§ Yapılacak iş: Alıntı metinde adıyla anılan bütün sureleri, metindeki sure numaralarıyla birlikte geçiş sırasına göre yazın.

§ Alıntı metin:
E.                DUA İLE ALLAH’A SIĞINMANIN YAPILIŞI

 

1.     ALLAH’A SIĞINMANIN SÖZLE İFADESİ

İstiâze, âlemlerin Rabbi olan Allah’a sığınmak;  besmele ise Allah’ın adı ile başlamaktır. 

 Söz / lafız olarak, “Euzü billahi mineş şeytanir racîm Kovulmuş, taşlanmış Şeytandan Allah'a Sığınırız diyerek Allah’a sığınılır…  Ve her duaya, her işe:

  “Bismillahirrahmanirrahîm” Rahman ve Rahim olan Allah'ın Adıyla diyerek başlanır.

Besmele (BİSMİLLAHİRRAHMANİRRAHİM) nin Türkçe anlamı:

 

 "RAHMAN ( Kendisine inanan ve inanmayan herkese dünya hayatında rahmet ve merhametinin tüm nimetlerini ayrım yapmadan sunan ) VE RAHİM (Sevgi, şefkat ve merhameti sınırsız olan, Dünya hayatını buyruklarına uygun biçimde yaşayanlara, ölüm sonrasında özel nimetler veren ) ALLAH'IN ADIYLA " manasındadır.

 

2.                KUR’AN’IN ÖĞRETTİĞİ DUALAR / KUR’AN AYETLERİ İLE ALLAH’A SIĞINMANIN YOLU VE REHBERİ

Kur'an, Okumaya Başlamadan Önce Allah’a Sığınılır:

 “Kur'an'ı okuduğun zaman, o kovulup taşlanmış şeytandan Allah'a sığın!” (16. sure (NAHL) 98. ayet)

 Euzü billahi mineş şeytanir racîm. Kovulmuş Şeytandan Allah'a Sığınırız.

 Bismillahirrahmanirrahîm. Rahman ve Rahim olan Allah'ın Adıyla

Şeytandan  (ki cinlerden ve insanlardan da olur o -114/6) bir dürtü, vesvese,  her türlü  şer, geldiğinde, kuşku ve kuruntuya  sıkıntıya soktuğunda da, her zaman  Allah’a sığınılır:

 “Eğer şeytandan gelen kötü bir dürtü seni dürtecek olursa hemen Allah'a sığın! Çünkü en iyi işiten O'dur, en iyi bilen O...” (41. Sure (FISSULET) 36.ayet)

 Ve de ki: 'Rabbim, şeytanların dürtüklemelerinden sana sığınırım!' 'Onların, başıma üşüşmelerinden de sana sığınırım Rabbim!' (23. Sure  (MÜMİNÜN)97-98. Ayetler)

Kur’an sure ve / veya ayetleri ile de Allah’a sığınılır:

 FATİHA SURESİ:

Rahman ve Rahîm Allah'ın adıyla... Hamd, âlemlerin Rabbi Allah'adır. Rahman'dır, Rahîm'dir O. Din gününün Mâlik'i, sultanıdır O... Yalnız sana ibadet ederiz ve yalnız senden yardım dileriz. Dosdoğru giden yola ilet bizi... Kendilerine nimet verdiklerinin, üzerlerine gazap dökülmemişlerin, karanlık ve şaşkınlığa saplanmamışların yoluna... (1. sure (FÂTİHA) 1-7. ayet )

§ Kayıtlı veriler:
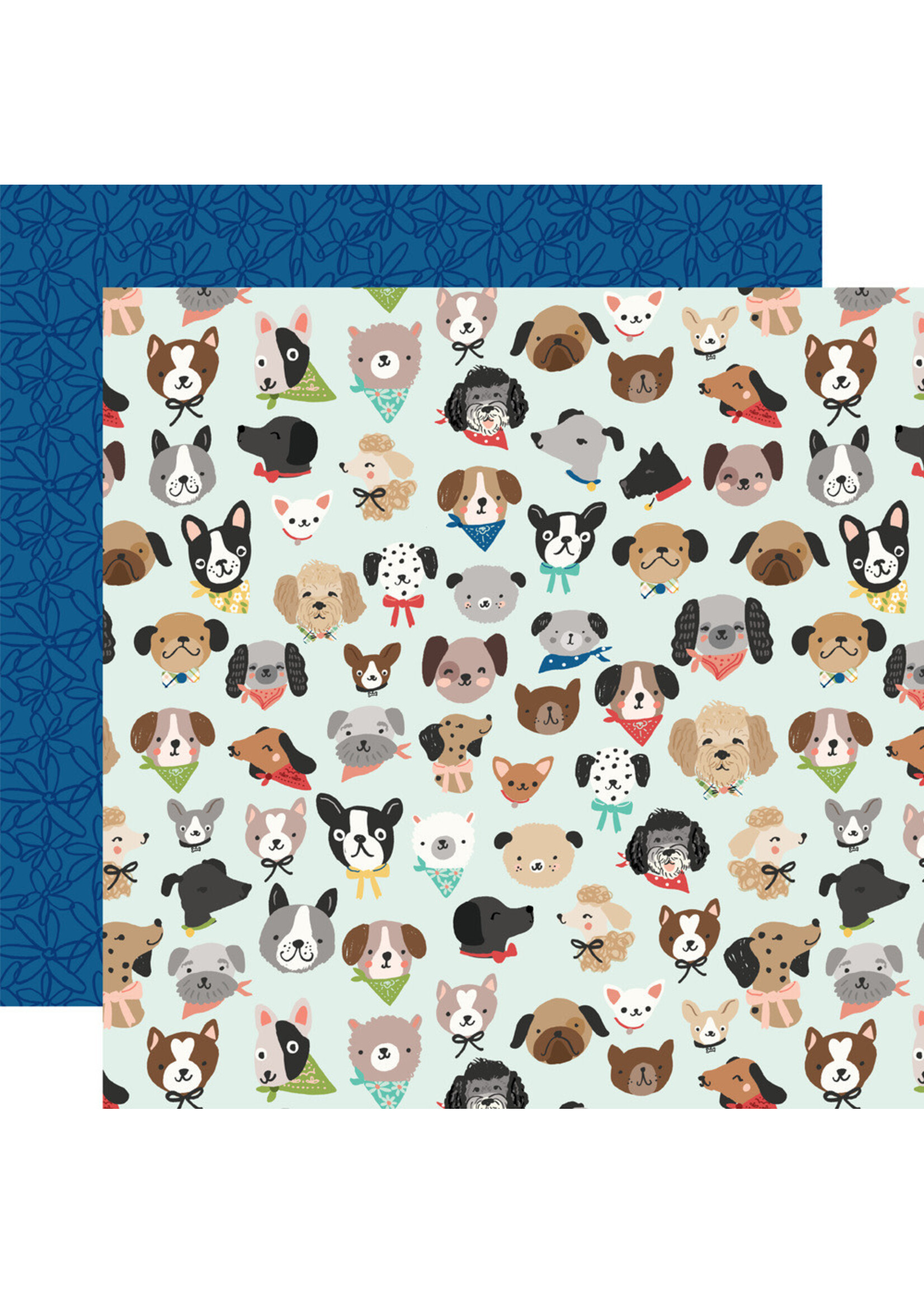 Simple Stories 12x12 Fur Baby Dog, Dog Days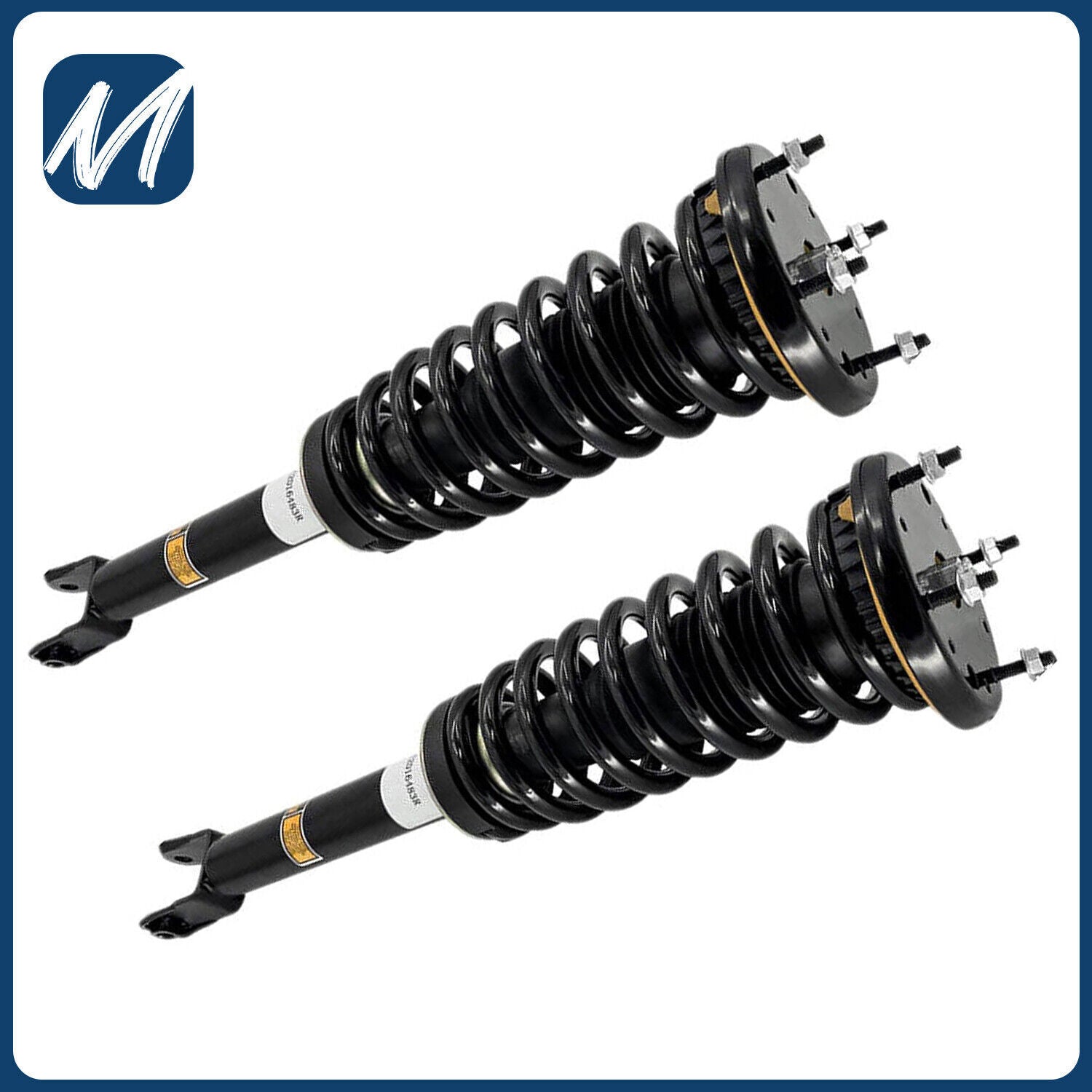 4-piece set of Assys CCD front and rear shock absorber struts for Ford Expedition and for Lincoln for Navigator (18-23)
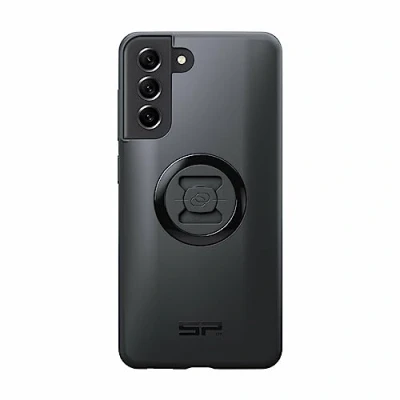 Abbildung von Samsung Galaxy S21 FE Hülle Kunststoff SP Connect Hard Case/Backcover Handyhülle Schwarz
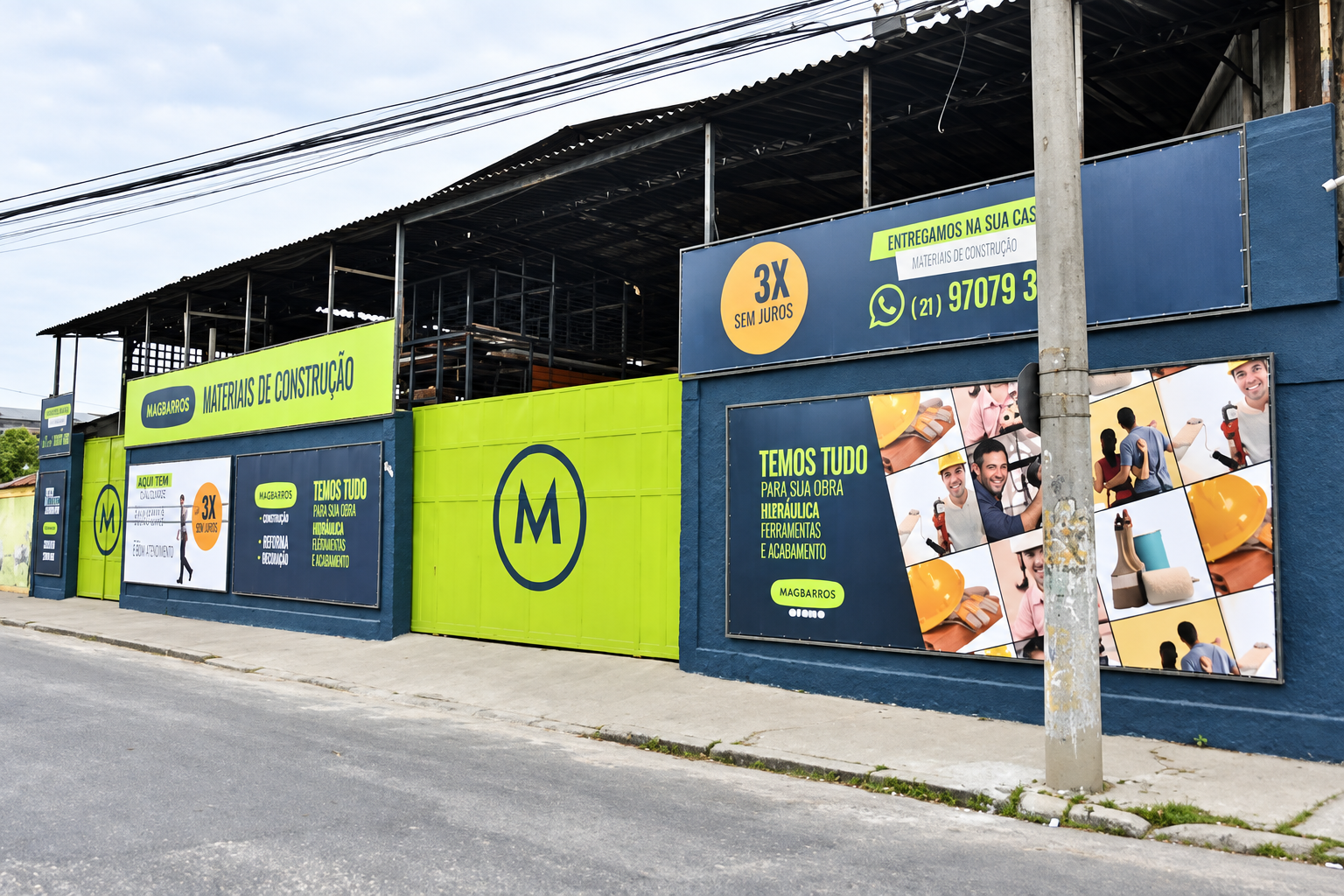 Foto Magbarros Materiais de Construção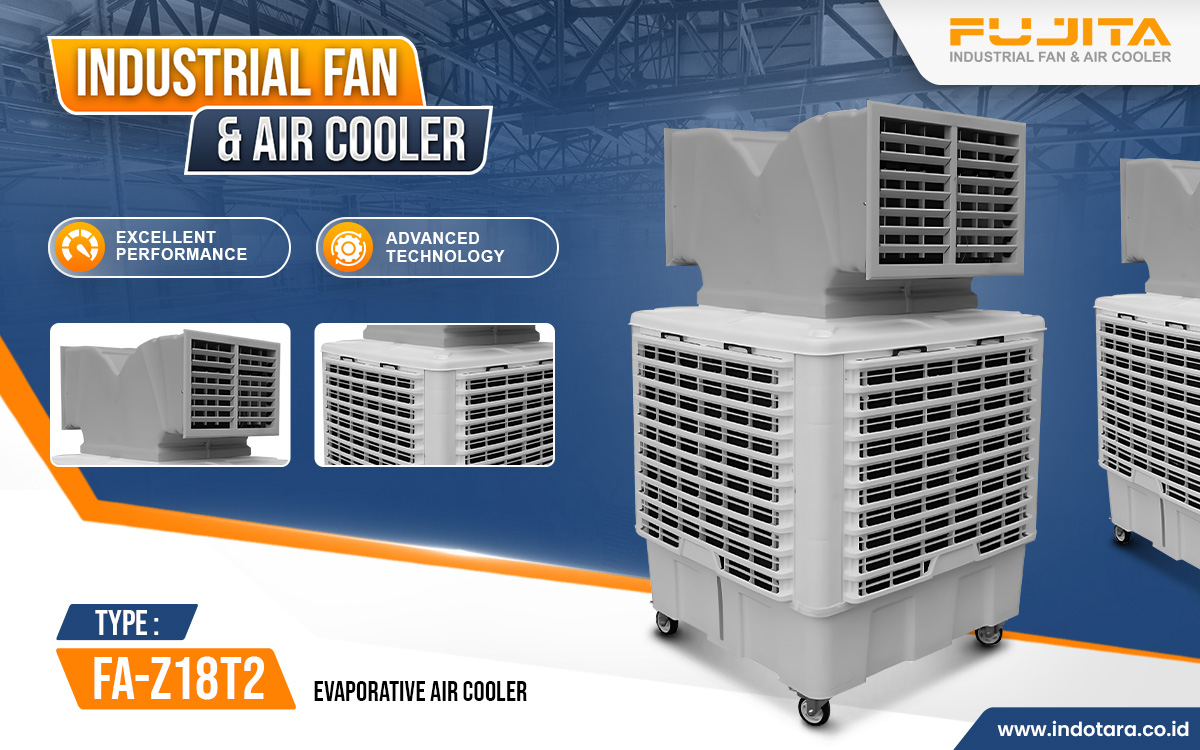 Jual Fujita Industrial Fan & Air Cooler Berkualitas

§ Cevap:
16. sure: NAHL
41. sure: FISSULET
23. sure: MÜMİNÜN
1. sure: FÂTİHA